SPNI staff members met with officers from the Northern Command of the Israel Defense Forces to present alternative routes that would not hurt the nature reserve, but the army rejected them all, the organization said.
Area residents have also joined the fight and are trying to recruit support for the SPNI’s proposal on social media.
The Spokesperson’s Unit of the IDF said in a statement that as part of the army’s preparations for war, it has been doing extensive infrastructure work in the north, including in areas that are not normally used for security purposes.
However, the statement added, the army is currently examining alternatives to the planned work in the Western Galilee, in conjunction with the relevant civilian bodies. Planning for this area began only recently, and the plans have not been finalized or approved.
In all such projects, the statement continued, various considerations are weighed. Security considerations are given primacy, but other considerations, including minimizing harm to nature and the environment, are also taken into account.

▶ **Exercise directions**: Please continue the news passage about the dispute over army infrastructure work near a nature reserve, starting after its last sentence.

[Spatial reasoning data based on images]
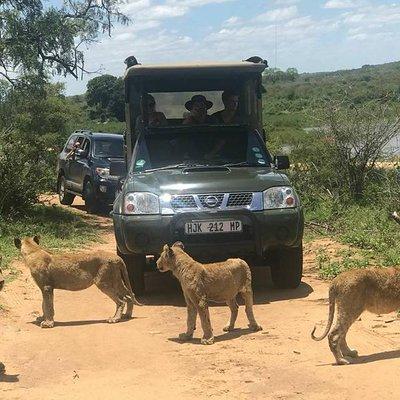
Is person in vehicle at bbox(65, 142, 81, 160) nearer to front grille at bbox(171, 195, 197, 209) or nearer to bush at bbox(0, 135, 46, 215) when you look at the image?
bush at bbox(0, 135, 46, 215)

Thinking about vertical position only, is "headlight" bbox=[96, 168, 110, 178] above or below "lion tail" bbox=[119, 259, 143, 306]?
above

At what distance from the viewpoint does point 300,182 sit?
14125 mm

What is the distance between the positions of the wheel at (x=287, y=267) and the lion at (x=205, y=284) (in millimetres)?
1224

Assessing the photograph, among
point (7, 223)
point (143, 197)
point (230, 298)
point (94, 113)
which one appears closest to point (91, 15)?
point (7, 223)

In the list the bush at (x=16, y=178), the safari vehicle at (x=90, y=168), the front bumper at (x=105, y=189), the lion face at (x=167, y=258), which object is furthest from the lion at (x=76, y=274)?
the front bumper at (x=105, y=189)

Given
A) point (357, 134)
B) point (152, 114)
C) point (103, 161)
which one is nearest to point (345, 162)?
point (357, 134)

▶ **Final answer**:
A similar environmental battle took place in recent months near Kibbutz Hanita, where the army planed to build a road through the nature reserve east of the kibbutz. That battle eventually bore fruit, when residents managed to persuade the army to use an alterantive route. But by the time that decision was made, the army had already damaged the reserve’s natural forest and cut down hundreds of trees.
During that battle, Liron Shapira of SPNI noted that it’s hard for environmental groups to fight the army, because its plans are approved by a special planning committee for defense facilities whose discussions are classified and can’t be appealed. On that committee, the Israel Nature and Parks Authority has observer status only.